Jackets make arena place to save teeth, not get them knocked out
AUG 12, 2014 11:30a ET
Nationwide Arena, the home of the Columbus Blue Jackets, is a place where hockey players have lost a few teeth over the years. But last Friday, the arena was focusing on teeth for a different reason as the Columbus Blue Jackets Foundation brought TeamSmile to town for the second year in a row.
TeamSmile, a non-profit organization based in Kansas City, Missouri, set up a complete dentist's office on the main concourse and provided complimentary dental care to approximately 250 children from Columbus Boys and Girls Clubs.
The goal of the program was to help children realize the importance of oral health and be comfortable receiving dental care.
"Kids don't remember what you buy them but they remember experiences," said TeamSmile Executive Director Kellie Reneau. "Most of the children who we serve have gone to the dentist and had a bad experience. We partner with local sports teams to turn what might have been a bad experience into a very positive one."
TeamSmile has been in operation for nine years. This year they will partner with 22 different sports organizations, including two NHL teams.
Blue Jackets Foundation Executive Director Jen Bowden said the TeamSmile mission is a perfect fit with the mission of the Jackets Foundation.

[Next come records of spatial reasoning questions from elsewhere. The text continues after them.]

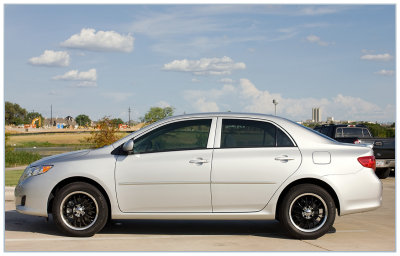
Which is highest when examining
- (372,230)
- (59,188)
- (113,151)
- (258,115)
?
(258,115)

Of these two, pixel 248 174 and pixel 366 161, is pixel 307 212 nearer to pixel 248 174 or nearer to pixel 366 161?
pixel 248 174

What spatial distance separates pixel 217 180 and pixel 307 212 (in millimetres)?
1324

"Part of our focus is helping kids get healthy and stay active," Bowden said. "Programs like this are central to that and a great way to give back and engage a lot of people in the community in good work."

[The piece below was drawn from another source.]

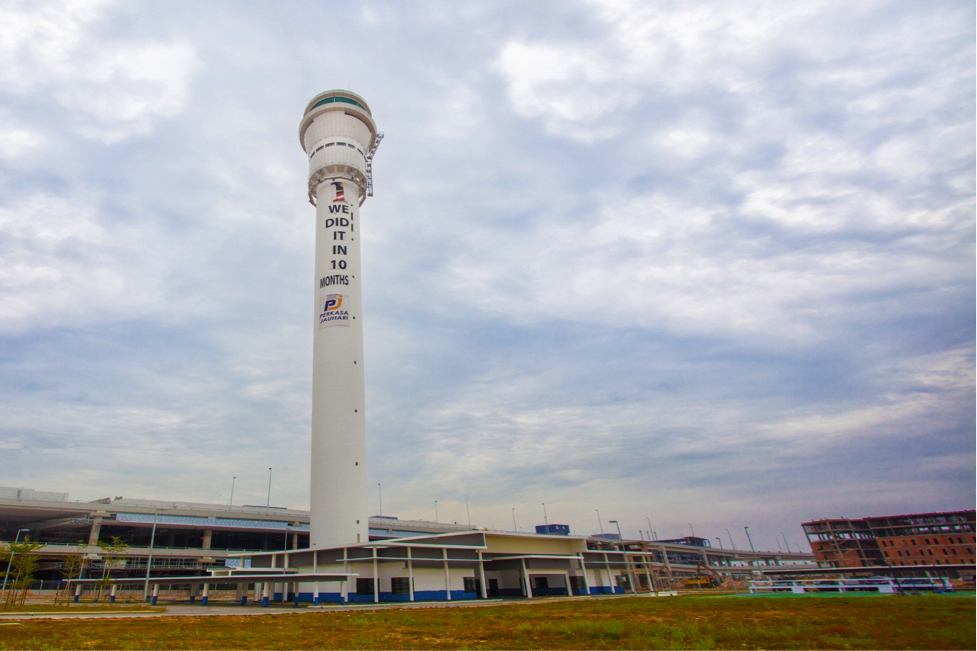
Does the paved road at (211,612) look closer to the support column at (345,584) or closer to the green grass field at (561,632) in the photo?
the support column at (345,584)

The Foundation partnered with Delta Dental who provided a grant to bring the program to Columbus based on initial interest from Dr. Brian Kvitko.

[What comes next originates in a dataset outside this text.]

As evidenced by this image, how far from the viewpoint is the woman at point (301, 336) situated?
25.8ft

Kvitko heard about TeamSmile at a dental conference and worked with the Blue Jackets Foundation and Delta Dental to make it a reality in central Ohio.
"Bringing TeamSmile to Columbus was my 2012 New Year's resolution," Kvito said. "I went to the Blue Jackets because they were the team I knew as doing the most for the community."
Kvitko said TeamSmile was founded in part based on the experience of Deamonte Driver who died after an oral abscess went untreated and the infection spread to his brain.
Kvitko treated a Columbus child with a similar injury on Friday.
"I was triaging patients and a 14-year-old girl looked fine except for a few darkened teeth," Kvitko said. "We ran an x-ray and found an abscess much like Driver had. We were able to treat her fully today and she's healthy now."
While health was the focus, the Jackets Foundation helped make the day enjoyable. Children got to visit the arena, interact with Jackets' mascot Stinger, and enjoy music and entertainment. Participating dentists also wore Blue Jackets branded scrubs.
One volunteering dentist, Dan Goldberg, has been a Blue Jackets season ticket holder since the team's inception. As someone who enjoys giving his time to others, Goldberg was excited to be a part of what the Jackets organization is doing off the ice.
"The Blue Jackets are part of the community and they sponsor a lot of good things," Goldberg said. "This is just another good thing where they bring these kids in and help them out."
Overall, Friday was about associating dental care with something positive. The organizers considered it a success.
"I see kids coming around and they are smiling," Reneau said. "We had kids that at first didn't want to go and were scared to death and, afterwards, said it wasn't really that bad."